Here are some tips to consider as you interact with gatekeepers.
- Meet someone who can help you get to the Decision Maker (DM). They say you are two people away from knowing anyone. If you have targeted a company or DM, share your desire to meet with those you network with. You might be able to bypass the gatekeeper if they set up the meeting for you. If not, you now have a chance to name drop when you call ("John suggested I call").
- Build a relationship with them. Part of their job is to manage the Decision Maker's time. Most of them are reasonable people – if you treat them like the enemy rather than a partner, getting access to that Decision Maker will be a lot harder. You will stand out from most of the folks they meet by treating them as a valuable resource and a person. Get their name, use it, establish rapport and be friendly and appreciative of their help.

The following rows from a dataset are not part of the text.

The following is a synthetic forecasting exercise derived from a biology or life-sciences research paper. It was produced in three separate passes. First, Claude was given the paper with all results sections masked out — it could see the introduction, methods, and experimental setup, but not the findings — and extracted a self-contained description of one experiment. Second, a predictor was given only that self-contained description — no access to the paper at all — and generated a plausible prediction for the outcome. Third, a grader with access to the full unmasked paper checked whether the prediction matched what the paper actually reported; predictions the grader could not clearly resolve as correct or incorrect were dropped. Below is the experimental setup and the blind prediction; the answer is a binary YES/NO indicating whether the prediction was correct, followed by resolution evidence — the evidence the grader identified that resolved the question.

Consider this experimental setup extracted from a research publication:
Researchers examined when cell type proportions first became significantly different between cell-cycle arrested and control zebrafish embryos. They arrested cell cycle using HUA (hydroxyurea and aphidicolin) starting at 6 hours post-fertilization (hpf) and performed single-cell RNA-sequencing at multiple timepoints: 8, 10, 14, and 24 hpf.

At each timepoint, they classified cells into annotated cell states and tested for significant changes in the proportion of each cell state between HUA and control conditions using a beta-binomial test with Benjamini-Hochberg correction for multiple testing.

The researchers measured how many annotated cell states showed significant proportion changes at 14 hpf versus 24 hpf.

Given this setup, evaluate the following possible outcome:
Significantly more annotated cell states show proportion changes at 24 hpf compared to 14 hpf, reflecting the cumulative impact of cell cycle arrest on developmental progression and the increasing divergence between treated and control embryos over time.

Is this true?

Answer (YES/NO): YES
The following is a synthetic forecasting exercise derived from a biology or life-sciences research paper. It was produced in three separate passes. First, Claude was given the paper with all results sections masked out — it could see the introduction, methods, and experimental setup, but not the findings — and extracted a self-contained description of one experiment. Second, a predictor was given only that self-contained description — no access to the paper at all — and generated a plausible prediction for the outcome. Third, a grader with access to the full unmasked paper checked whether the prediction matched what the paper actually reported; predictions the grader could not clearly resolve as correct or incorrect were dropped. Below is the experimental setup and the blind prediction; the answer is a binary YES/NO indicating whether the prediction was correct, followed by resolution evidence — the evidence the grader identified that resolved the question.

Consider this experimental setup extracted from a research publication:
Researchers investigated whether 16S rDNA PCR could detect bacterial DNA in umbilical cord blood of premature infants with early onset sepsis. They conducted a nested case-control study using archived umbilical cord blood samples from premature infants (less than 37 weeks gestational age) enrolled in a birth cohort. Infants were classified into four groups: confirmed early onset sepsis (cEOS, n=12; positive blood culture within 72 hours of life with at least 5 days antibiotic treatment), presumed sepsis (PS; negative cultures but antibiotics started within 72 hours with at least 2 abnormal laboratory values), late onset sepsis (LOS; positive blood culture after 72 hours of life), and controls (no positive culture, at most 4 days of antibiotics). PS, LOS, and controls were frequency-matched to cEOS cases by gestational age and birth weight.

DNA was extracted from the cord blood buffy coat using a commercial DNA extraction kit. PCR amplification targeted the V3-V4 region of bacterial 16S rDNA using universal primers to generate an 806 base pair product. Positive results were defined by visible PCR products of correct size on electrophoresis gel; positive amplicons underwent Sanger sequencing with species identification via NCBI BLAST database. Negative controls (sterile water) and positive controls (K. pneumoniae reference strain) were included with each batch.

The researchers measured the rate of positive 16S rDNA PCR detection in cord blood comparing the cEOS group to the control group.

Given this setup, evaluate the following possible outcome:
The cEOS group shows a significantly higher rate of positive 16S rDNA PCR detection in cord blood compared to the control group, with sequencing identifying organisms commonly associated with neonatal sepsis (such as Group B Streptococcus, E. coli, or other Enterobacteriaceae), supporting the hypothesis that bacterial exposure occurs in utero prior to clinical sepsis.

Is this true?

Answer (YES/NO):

- Call at unusual times. Trying to reach a decision maker before 8:00 am, lunchtime or just after 5:00 pm may be a time the gatekeeper hasn't arrived or has left. Even if you get the DM's voicemail, you've bypassed the gatekeeper.
- Things you can say to increase your chances of reaching the DM: a. First names work better than formal names. b. Be respectful, casual, and confident. An example of this is:
Gatekeeper: Good morning; Decision Maker's office.
You: Good morning; I'm sorry, I didn't get your name. (If they don't offer it initially.)
Gatekeeper: This is Pat.
Recruiter: Hi Pat, good morning. This is Jennifer Leake calling for Barbara.
- Engage but don't sell. I know they often ask, "what's this about?" – but it's a waste of time (they are not the decision maker) and gives them ammunition to shoot you down. Answering this question, or what you might say on a voicemail is a topic for another time.